EZH2 Mediates Resistance To Apoptosis In Nktl By Activating Nfkb Signaling Through Repression Of TNFAIP3/A20 By H3K27 Trimethylation

Extranodal nasal-type natural killer/T-cell lymphoma (NKTL) is a rare and aggressive form of lymphoma with poor outcome. A better understanding of the molecular pathophysiology of the disease is needed to development better treatment and improve patient’s outcome. We previously showed that EZH2, a histone methyltransferase, is abnormally over-expressed in NK cell lines as compared to normal NK cells, and may therefore be important for the pathogenesis and treatment of NKTL. 3- Deazaneplanocin A (DZNep) is a drug that can deplete EZH2 levels. Downregulation of EZH2 by DZNep induces apoptosis in a panel of NKTL cell lines but not normal NK cells.

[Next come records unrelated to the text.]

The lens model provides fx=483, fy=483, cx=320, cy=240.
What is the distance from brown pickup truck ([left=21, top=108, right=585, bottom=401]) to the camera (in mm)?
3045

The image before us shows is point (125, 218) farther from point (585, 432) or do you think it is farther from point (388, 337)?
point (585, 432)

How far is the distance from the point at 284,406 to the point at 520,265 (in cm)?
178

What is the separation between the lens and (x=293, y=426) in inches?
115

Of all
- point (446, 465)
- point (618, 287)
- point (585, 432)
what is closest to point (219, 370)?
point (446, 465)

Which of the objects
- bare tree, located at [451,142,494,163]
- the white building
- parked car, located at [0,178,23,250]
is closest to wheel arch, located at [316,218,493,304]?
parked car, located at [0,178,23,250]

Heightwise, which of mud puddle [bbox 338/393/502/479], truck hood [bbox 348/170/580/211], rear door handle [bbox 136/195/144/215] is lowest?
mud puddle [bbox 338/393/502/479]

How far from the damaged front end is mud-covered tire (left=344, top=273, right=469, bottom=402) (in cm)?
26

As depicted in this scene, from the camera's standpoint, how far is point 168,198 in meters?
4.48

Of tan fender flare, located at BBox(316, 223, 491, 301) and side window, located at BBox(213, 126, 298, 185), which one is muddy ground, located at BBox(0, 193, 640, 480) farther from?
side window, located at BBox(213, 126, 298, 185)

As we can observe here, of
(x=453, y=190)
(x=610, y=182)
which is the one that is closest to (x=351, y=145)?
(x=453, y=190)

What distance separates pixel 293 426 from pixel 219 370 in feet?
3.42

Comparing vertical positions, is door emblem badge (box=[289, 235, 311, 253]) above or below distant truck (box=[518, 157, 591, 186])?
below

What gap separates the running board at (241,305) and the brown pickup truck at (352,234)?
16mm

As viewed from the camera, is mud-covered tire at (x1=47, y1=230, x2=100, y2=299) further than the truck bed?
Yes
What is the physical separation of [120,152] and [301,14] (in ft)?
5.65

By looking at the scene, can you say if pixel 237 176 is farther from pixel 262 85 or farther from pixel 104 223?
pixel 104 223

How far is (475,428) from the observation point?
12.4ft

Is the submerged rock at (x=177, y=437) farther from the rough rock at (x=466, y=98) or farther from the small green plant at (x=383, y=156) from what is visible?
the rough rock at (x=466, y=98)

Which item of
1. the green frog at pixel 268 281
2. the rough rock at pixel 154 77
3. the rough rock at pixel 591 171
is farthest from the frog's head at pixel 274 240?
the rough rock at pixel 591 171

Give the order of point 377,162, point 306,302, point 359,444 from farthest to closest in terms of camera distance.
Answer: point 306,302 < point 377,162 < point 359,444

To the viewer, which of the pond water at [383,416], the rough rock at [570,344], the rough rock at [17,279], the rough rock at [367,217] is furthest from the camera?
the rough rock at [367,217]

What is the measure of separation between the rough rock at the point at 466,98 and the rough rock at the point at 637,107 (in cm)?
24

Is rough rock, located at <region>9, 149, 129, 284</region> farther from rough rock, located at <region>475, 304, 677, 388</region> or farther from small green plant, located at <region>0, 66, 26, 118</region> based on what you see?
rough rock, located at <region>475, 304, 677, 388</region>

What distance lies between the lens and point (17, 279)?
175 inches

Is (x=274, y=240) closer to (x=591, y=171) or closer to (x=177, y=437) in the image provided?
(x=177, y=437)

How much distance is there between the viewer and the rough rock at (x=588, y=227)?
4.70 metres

We perform gene expression studies to identify possible mechanism by which DZNep induce apoptosis in NKTL. There is significant enrichment of NFKB target genes amongst the genes downregulated after DZNep treatment. In addition, 2 inhibitors of the NFKB pathways, TNFAIP3/A20 and NFKBIA were upregulated. The downregulation of these genes were validated by PCR. We further found that NFKB2 was downregulated after DZNep treatment on western blot suggesting that NFKB signaling was downregulated. Similar results were obtained when we silence EZH2 using siRNA suggesting that much of the effect of DZNep is mediated through downregulation of EZH2. When TNFAIP3/A20 was expressed in untreated NKTL cells, apoptosis was induced. Conversed with TNFAIP3/A20 was knocked down in cells treated by DZNep, DZNep induced apoptosis was reduced. These data suggest in NKTL, EZH2 downregulate TNFAIP3/A20 and activate NFKB leading to resistance to apoptosis. We next investigated if EZH2 directly regulate TNFAIP3/A20 expression at its promoter. Using chromatin immunoprecipitation, we found that there is high occupancy of EZH2 and H3K27me3 at the TNFAIP3/A20 promoter in NKTL. Upon EZH2 knockdown, EZH2 and H3K27me3 is markedly reduced at the promoter and there is concurrent increase in TNFAIP3 expression. Consistent with cell lines data, in clinical samples, there is a strong association between H3K27me3 and nuclear p50 expression on a tissue microarray of NKTL (Chi-square p-value 0.01). We have therefore uncovered a novel mechanism by which EZH2 activates the NFKB pathway through its histone methyltransferase activity on the promoter of TNFAIP3/A20 resulting in resistance of NKTL to apoptosis.